# Warning : To All GT-R Owner’s and Tuner’s : Please Read



## [email protected] (Feb 1, 2012)

I do not wish any other GT-R Member to be affected by fraudulent activity. For this reason I am having to start a thread about the following:
SVM have been the swindled using a ***8220;Dodgy Credit Card***8221; by a GT-R owner. After trying now for over 4 days to get in touch with Mr Shahid Khan from Southend on Sea we have no option but to make the general public aware of the deception.

The Police have been informed and are aware that I am posting this on the Forum. If any forum Member has any further information or knowledge relating to a *Black R35 GT-R Reg Number GJ59 NXF* Please contact SVM. This registration number maybe have been cloned and that is one of the main reasons of making this public, *we do not wish* an innocent driver/owner to be affected.

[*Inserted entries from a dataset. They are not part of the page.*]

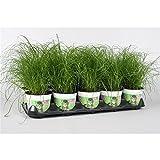 Blumen-Senf Katzengras 1 Pflanze - Cyperus alternifolius Zumula - zur Verdauungsunterstützung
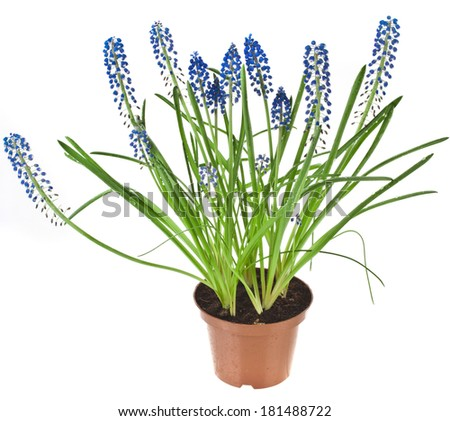 Blue Spring flowers Muscari in flowerpot Isolated on white background  - stock photo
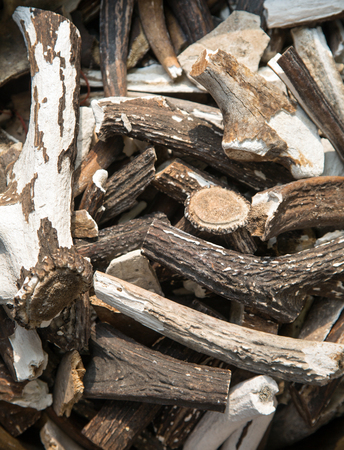traitor: Antler dried for medicine Stock Photo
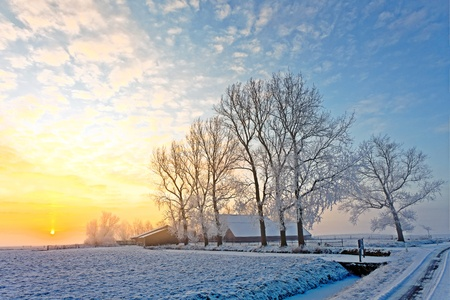 Cold white winter landscape at sunset in Holland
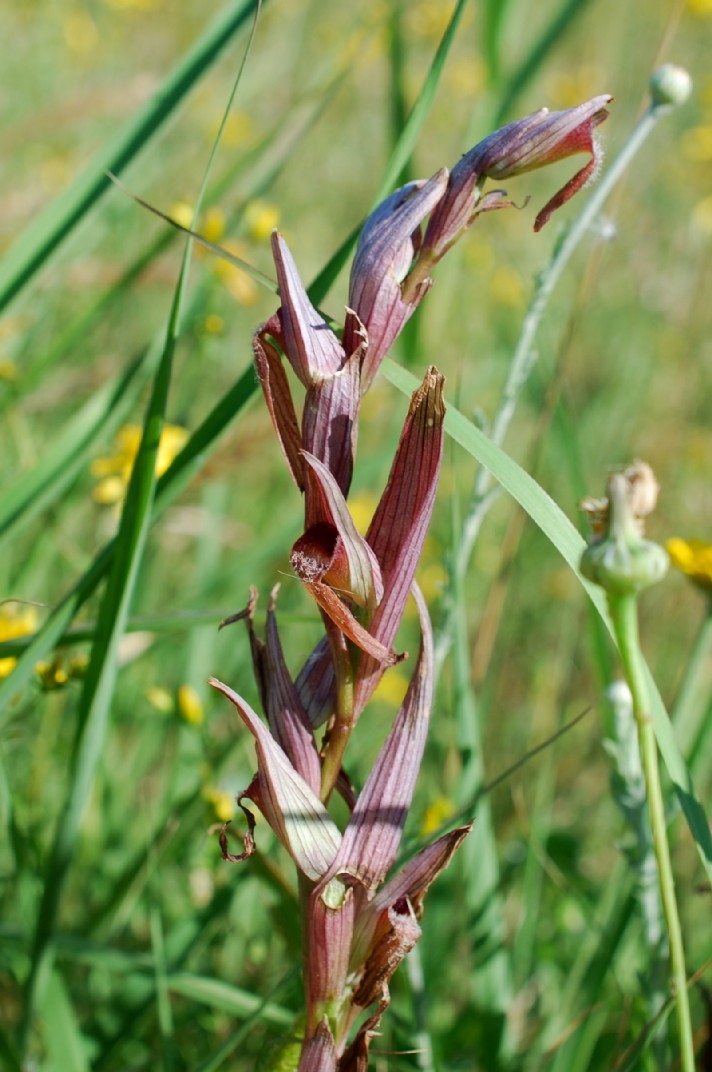 Serapias vomeracea subsp. vomeracea 25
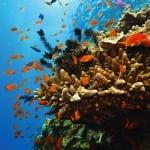 Великая подводная стена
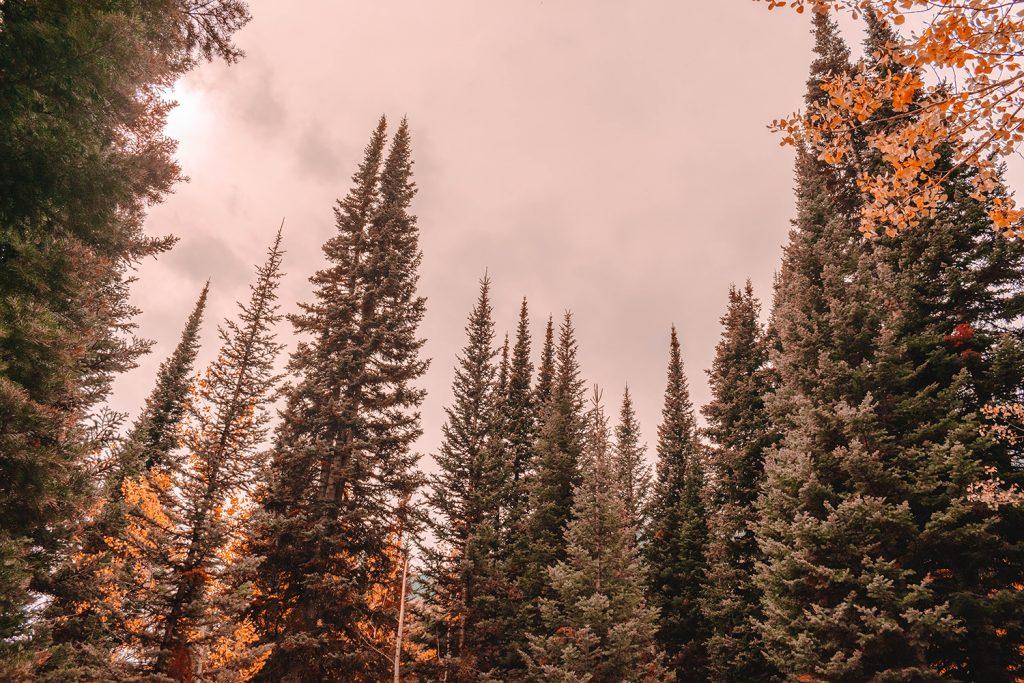 Beautiful Alpine trees on a hike along Jenny Lake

Please call me or Kevan on 01952 583917.

Regards

Amar


----------



## Mookistar (Feb 5, 2004)

I've just done a basic check on email addresses and usernames and nothing comes up. Khan obviously a common name but nothing for Shahdid.

There has been a user on this forum, based in central london with GTR's who has ripped off a few tuners with Dodgy cards (never been able to pin them down though).

Perhaps if those tuners read this they may recognise the M.O and get in touch.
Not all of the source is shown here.